_To be done_
Reproduce the mailing-list message about the shared-library segfault word for word, from its header line through its final line.

— BEGIN Passage given —

[ExM Users] debugging suggestions for non-static main-wrap segfault

Ketan Maheshwari ketan at mcs.anl.gov
Thu Jul 31 14:58:27 CDT 2014


On Thu, Jul 31, 2014 at 2:56 PM, Wozniak, Justin M. <wozniak at mcs.anl.gov>
wrote:

>
> Can you check in vanilla-g++ ?
>

Done.


>
> On 07/31/2014 02:29 PM, Ketan Maheshwari wrote:
>
> Yes indeed, I am loading from a shared library which is causing segfault.
> I tested this with a single line tcl as you suggested:
>
>  load ./libdock_wrap.so
>
>  $ tclsh8.5 test.tcl
> Segmentation fault (core dumped)
>
>  I do not know why should this happen and possible root cause. This is
> how the .so is generated:
>
>  g++ -O2 -shared -o libdock_wrap.so extension.o  dock_wrap.o objfiles/*.o
> -L /home/ketan/tcl-install/lib -ltcl8.5 -lm -lpthread -Wl,-rpath
> -Wl,/home/ketan/tcl-install/lib
>
>  Where the objfiles/*.o are the object files required by the application.
> These object files are generated with the application's config, make except
> that I added the -fPIC compilation flag as required for generating shared
> lib.
>
>  Do you see anything suspicious in the above line by any chance?

— END Passage given —
— BEGIN Stored records —

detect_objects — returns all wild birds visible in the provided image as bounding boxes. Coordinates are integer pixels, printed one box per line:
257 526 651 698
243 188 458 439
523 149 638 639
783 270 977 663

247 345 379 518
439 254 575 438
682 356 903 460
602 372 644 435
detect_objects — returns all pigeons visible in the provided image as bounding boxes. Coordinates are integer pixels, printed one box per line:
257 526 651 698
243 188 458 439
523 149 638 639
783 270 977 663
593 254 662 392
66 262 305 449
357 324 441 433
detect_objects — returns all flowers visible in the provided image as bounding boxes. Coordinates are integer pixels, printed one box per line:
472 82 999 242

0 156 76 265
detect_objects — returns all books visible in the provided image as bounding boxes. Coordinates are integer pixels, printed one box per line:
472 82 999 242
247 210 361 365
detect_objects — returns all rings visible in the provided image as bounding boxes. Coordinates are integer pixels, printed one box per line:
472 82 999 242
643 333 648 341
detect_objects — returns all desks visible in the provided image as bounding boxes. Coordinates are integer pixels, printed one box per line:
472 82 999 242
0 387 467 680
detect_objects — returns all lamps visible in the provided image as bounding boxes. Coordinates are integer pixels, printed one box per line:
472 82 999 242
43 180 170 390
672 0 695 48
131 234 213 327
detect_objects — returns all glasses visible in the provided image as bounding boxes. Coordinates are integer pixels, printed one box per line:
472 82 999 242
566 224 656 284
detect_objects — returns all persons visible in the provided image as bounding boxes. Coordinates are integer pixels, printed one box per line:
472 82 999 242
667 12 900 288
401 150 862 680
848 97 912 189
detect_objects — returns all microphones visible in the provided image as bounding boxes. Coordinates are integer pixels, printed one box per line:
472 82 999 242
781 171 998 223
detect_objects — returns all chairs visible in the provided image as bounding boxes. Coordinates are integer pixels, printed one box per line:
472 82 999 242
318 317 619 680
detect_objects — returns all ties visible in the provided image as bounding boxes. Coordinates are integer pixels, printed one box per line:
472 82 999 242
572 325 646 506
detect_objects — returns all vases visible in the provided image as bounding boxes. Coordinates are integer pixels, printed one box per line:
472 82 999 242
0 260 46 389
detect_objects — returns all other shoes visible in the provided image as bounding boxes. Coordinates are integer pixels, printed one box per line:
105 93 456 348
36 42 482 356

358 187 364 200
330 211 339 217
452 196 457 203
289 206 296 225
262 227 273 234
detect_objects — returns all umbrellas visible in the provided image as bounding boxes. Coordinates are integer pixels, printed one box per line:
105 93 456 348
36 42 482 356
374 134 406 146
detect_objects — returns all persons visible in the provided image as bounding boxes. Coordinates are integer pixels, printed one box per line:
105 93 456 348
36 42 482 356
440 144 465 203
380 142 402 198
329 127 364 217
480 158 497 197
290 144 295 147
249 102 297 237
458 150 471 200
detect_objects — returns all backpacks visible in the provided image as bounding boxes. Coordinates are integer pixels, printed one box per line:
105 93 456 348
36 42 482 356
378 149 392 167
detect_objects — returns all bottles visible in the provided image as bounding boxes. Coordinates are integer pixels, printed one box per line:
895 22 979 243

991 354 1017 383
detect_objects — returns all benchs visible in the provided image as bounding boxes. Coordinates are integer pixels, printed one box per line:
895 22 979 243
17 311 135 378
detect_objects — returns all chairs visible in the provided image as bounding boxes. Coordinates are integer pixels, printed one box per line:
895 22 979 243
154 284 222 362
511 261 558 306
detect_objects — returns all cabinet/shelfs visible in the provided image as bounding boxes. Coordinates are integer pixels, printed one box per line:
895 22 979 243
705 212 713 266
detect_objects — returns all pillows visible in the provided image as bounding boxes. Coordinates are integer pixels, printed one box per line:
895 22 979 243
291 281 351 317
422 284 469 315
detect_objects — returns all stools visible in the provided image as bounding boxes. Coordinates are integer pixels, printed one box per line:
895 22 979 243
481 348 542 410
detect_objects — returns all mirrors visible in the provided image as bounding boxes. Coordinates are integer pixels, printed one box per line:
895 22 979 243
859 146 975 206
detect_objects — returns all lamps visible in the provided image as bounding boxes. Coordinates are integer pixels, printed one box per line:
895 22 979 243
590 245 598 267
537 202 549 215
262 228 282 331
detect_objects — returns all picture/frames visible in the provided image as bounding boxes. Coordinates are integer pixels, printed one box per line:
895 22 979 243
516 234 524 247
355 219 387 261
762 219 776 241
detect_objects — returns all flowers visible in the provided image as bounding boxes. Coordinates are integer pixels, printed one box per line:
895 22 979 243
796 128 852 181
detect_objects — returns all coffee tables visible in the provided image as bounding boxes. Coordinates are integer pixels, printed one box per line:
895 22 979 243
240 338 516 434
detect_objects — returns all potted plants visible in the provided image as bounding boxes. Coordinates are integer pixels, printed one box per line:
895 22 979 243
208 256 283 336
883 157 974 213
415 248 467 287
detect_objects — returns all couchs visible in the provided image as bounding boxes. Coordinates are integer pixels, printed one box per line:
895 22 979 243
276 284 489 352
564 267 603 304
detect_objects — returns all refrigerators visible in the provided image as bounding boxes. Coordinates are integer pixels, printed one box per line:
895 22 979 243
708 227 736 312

— END Stored records —

_Output for this task_
[ExM Users] debugging suggestions for non-static main-wrap segfault

Ketan Maheshwari ketan at mcs.anl.gov
Thu Jul 31 14:58:27 CDT 2014


On Thu, Jul 31, 2014 at 2:56 PM, Wozniak, Justin M. <wozniak at mcs.anl.gov>
wrote:

>
> Can you check in vanilla-g++ ?
>

Done.


>
> On 07/31/2014 02:29 PM, Ketan Maheshwari wrote:
>
> Yes indeed, I am loading from a shared library which is causing segfault.
> I tested this with a single line tcl as you suggested:
>
>  load ./libdock_wrap.so
>
>  $ tclsh8.5 test.tcl
> Segmentation fault (core dumped)
>
>  I do not know why should this happen and possible root cause. This is
> how the .so is generated:
>
>  g++ -O2 -shared -o libdock_wrap.so extension.o  dock_wrap.o objfiles/*.o
> -L /home/ketan/tcl-install/lib -ltcl8.5 -lm -lpthread -Wl,-rpath
> -Wl,/home/ketan/tcl-install/lib
>
>  Where the objfiles/*.o are the object files required by the application.
> These object files are generated with the application's config, make except
> that I added the -fPIC compilation flag as required for generating shared
> lib.
>
>  Do you see anything suspicious in the above line by any chance?